Given problem: Do not carry the pictures over; copy every other part of the entries exactly.

Supplied records:
-----
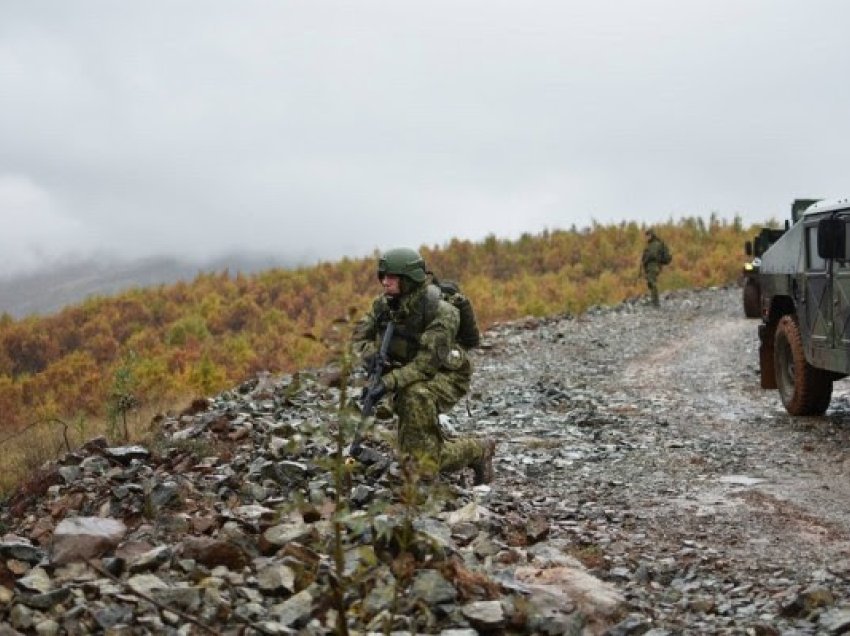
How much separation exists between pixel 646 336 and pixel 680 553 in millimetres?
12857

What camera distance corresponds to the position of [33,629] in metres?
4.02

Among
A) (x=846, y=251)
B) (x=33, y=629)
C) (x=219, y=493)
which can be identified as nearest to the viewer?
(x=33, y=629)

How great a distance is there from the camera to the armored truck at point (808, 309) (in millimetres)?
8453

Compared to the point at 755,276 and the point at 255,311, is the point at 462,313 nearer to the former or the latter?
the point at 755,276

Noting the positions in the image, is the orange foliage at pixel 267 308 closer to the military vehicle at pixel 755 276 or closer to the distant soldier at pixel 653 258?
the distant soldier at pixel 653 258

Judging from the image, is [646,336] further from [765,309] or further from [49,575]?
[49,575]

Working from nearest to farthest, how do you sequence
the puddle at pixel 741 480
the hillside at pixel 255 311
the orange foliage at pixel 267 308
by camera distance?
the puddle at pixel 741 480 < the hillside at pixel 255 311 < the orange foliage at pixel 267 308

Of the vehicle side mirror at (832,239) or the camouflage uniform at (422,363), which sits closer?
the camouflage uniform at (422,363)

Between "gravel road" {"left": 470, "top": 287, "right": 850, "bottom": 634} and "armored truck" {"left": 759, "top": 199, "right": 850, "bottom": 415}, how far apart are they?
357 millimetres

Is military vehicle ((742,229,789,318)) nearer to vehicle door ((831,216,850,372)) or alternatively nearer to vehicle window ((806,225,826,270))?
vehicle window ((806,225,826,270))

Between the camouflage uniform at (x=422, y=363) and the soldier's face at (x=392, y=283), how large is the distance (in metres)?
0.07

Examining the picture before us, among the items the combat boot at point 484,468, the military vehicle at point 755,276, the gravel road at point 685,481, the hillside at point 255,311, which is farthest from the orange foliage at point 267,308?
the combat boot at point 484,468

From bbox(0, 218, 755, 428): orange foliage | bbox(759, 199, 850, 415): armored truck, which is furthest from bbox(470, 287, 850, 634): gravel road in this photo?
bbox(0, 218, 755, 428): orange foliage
-----
Solution below:
How much separation exists between pixel 646 336 and pixel 680 553 in millimetres?
12857

What camera distance corresponds to the position of [33,629] in metres?
4.02

Among
A) (x=846, y=251)
B) (x=33, y=629)
C) (x=219, y=493)
which can be identified as nearest to the viewer?
(x=33, y=629)

How great a distance is there from the camera to the armored truck at point (808, 309) (in millimetres)?
8453

Compared to the point at 755,276 and the point at 255,311, is the point at 462,313 nearer to the former or the latter?
the point at 755,276

Noting the positions in the image, is the orange foliage at pixel 267 308 closer to the military vehicle at pixel 755 276 or closer to the distant soldier at pixel 653 258?
the distant soldier at pixel 653 258

Judging from the image, is [646,336] further from [765,309] or further from [49,575]?
[49,575]

Working from nearest to farthest, how do you sequence
the puddle at pixel 741 480
the hillside at pixel 255 311
the orange foliage at pixel 267 308
by camera distance?
the puddle at pixel 741 480 < the hillside at pixel 255 311 < the orange foliage at pixel 267 308

Of the vehicle side mirror at (832,239) or the camouflage uniform at (422,363), which sits closer?
the camouflage uniform at (422,363)

Between "gravel road" {"left": 470, "top": 287, "right": 850, "bottom": 634} and "armored truck" {"left": 759, "top": 199, "right": 850, "bottom": 415}, how far apart are they?
357 millimetres

Is military vehicle ((742,229,789,318)) nearer to vehicle door ((831,216,850,372)) or alternatively nearer to vehicle window ((806,225,826,270))?
vehicle window ((806,225,826,270))

Between the camouflage uniform at (x=422, y=363) and the soldier's face at (x=392, y=283), how large is the distance (in metres)?
0.07

Examining the picture before us, among the items the combat boot at point 484,468, the military vehicle at point 755,276, the gravel road at point 685,481, the hillside at point 255,311, which is farthest from the orange foliage at point 267,308?
the combat boot at point 484,468

From bbox(0, 218, 755, 428): orange foliage | bbox(759, 199, 850, 415): armored truck, which is furthest from bbox(470, 287, 850, 634): gravel road in this photo?
bbox(0, 218, 755, 428): orange foliage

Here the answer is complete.